Exercise brief:
Reproduce the material starting at the line containing "How far from" and ending at the end of the material, leaving every line unchanged except that each distance given in the answers is shifted up by 69.

Data supplied:
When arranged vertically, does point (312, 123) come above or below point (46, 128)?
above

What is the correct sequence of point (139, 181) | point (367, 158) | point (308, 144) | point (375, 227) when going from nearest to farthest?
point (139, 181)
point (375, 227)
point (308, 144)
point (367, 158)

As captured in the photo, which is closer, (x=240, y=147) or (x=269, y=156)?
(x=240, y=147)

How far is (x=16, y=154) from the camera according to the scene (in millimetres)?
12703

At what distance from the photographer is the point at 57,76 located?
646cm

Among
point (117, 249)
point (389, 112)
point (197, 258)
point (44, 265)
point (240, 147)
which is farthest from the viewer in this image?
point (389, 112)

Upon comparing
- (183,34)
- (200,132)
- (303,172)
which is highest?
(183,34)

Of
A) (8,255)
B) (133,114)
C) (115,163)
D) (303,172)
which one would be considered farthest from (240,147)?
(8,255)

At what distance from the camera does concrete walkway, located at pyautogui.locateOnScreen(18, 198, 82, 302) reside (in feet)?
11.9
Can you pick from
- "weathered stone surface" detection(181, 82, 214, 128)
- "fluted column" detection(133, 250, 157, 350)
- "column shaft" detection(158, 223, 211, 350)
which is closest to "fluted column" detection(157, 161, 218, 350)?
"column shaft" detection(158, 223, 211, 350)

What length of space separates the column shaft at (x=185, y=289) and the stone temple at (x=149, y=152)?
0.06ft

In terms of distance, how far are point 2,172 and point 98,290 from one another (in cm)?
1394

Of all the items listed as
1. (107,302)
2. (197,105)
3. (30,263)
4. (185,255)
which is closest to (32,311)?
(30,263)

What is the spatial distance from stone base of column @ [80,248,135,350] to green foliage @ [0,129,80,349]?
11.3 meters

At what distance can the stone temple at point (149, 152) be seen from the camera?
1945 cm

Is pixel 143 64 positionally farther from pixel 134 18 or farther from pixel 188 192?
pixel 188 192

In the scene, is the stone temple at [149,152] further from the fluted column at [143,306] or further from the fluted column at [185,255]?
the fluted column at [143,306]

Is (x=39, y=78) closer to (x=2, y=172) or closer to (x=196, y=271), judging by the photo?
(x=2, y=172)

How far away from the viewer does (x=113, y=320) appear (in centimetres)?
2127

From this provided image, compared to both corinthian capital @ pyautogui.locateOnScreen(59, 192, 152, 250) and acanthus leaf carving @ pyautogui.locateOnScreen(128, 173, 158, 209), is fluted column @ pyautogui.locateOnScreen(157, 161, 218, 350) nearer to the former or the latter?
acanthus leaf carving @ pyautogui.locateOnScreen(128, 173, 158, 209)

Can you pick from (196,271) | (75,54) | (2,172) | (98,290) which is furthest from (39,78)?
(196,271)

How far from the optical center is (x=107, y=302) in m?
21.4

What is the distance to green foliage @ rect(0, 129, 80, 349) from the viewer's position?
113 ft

Full response:
How far from the optical center is (x=107, y=302) in m?
90.4

What is the distance to green foliage @ rect(0, 129, 80, 349) from the viewer's position?
182 ft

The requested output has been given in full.